(di Dario Marchetti)
Pochi ricordi, tantissime emozioni.
Perché se Nicolò Martinenghi ripensa alla sera del 28 luglio
nella Defence Arena di Parigi rivede solo dei flash di quelle
due vasche incredibili che lo hanno portato a vincere l'oro
olimpico nei 100 rana. "Come a Tokyo ricordo solo quando ho
toccato la piastra - racconta il nuotatore azzurro all'ANSA -.
Volevo vedere accesa una luce, una qualsiasi". A illuminarsi,
però, è più accecante, quella dell'oro ai Giochi. Poi il buio.
"Il podio ad esempio nemmeno lo ricordo - continua Nicolò
rivivendo la sera in cui è entrato nell'olimpo del nuoto
mondiale -. Ma ci sono anche altri momenti che proprio non
riesco a ricordare, forse perché le emozioni, ancora oggi, sono
troppo forti. Per fortuna ci sono le immagini ad aiutare".

Righe di dati:
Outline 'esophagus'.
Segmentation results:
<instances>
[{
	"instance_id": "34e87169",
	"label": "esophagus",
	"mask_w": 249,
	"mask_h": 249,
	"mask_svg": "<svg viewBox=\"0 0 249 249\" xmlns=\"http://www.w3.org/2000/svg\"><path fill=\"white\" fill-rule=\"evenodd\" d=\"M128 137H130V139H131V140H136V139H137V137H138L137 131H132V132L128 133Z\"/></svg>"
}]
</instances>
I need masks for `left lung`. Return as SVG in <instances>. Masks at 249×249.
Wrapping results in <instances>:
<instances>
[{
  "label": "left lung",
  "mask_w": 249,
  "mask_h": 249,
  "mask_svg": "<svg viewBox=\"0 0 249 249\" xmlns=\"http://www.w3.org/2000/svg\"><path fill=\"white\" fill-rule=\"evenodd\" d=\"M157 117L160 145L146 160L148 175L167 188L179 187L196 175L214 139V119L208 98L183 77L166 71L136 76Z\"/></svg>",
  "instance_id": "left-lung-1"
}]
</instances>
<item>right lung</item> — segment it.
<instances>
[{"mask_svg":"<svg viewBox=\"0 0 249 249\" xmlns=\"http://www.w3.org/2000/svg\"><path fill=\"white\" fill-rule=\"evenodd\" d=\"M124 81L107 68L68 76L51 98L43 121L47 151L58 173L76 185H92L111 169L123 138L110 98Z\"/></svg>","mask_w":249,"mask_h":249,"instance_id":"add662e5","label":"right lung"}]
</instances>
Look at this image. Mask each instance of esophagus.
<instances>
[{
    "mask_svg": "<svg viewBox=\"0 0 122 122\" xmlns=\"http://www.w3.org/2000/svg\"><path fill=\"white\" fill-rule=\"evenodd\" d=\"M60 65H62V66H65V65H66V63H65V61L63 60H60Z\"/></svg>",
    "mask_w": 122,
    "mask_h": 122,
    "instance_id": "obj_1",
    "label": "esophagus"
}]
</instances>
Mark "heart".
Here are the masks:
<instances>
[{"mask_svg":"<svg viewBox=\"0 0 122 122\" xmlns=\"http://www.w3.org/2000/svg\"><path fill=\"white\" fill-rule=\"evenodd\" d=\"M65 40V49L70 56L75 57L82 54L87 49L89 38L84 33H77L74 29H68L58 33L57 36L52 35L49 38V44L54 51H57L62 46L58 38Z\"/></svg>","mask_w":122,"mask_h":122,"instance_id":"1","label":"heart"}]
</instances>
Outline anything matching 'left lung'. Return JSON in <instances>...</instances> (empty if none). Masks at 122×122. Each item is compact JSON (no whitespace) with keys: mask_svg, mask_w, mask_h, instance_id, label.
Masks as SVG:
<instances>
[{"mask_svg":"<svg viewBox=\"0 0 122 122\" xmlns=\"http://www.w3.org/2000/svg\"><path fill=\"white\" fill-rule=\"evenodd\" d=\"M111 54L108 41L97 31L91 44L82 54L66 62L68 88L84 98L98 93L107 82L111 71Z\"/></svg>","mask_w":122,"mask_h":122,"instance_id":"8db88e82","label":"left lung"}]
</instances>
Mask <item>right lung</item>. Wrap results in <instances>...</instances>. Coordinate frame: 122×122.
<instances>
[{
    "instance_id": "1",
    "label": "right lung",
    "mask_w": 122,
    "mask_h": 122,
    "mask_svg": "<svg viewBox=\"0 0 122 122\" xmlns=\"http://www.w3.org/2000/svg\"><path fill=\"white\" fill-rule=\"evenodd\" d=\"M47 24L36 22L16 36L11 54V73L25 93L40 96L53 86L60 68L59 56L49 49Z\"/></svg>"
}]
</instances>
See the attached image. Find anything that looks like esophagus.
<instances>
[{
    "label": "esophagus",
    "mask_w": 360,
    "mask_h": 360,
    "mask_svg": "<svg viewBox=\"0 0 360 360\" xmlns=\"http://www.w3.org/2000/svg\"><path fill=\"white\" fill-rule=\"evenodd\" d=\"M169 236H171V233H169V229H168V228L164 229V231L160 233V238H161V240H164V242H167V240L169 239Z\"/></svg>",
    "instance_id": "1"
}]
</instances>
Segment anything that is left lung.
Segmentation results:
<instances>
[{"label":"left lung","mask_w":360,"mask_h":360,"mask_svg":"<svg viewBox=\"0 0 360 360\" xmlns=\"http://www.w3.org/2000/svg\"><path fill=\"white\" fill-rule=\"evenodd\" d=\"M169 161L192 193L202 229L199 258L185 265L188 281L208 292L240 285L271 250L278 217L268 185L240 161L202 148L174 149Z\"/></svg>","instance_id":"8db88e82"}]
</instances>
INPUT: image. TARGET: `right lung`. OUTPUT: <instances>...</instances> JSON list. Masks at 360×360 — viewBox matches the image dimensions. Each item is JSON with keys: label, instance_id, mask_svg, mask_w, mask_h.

Compito da svolgere:
Estrai integralmente il brano sull'oro olimpico di Nicolò Martinenghi, riportandolo carattere per carattere senza alcuna modifica. Le righe non sono necessarie per svolgere il compito.

Risposta completa:
(di Dario Marchetti)
Pochi ricordi, tantissime emozioni.
Perché se Nicolò Martinenghi ripensa alla sera del 28 luglio
nella Defence Arena di Parigi rivede solo dei flash di quelle
due vasche incredibili che lo hanno portato a vincere l'oro
olimpico nei 100 rana. "Come a Tokyo ricordo solo quando ho
toccato la piastra - racconta il nuotatore azzurro all'ANSA -.
Volevo vedere accesa una luce, una qualsiasi". A illuminarsi,
però, è più accecante, quella dell'oro ai Giochi. Poi il buio.
"Il podio ad esempio nemmeno lo ricordo - continua Nicolò
rivivendo la sera in cui è entrato nell'olimpo del nuoto
mondiale -. Ma ci sono anche altri momenti che proprio non
riesco a ricordare, forse perché le emozioni, ancora oggi, sono
troppo forti. Per fortuna ci sono le immagini ad aiutare".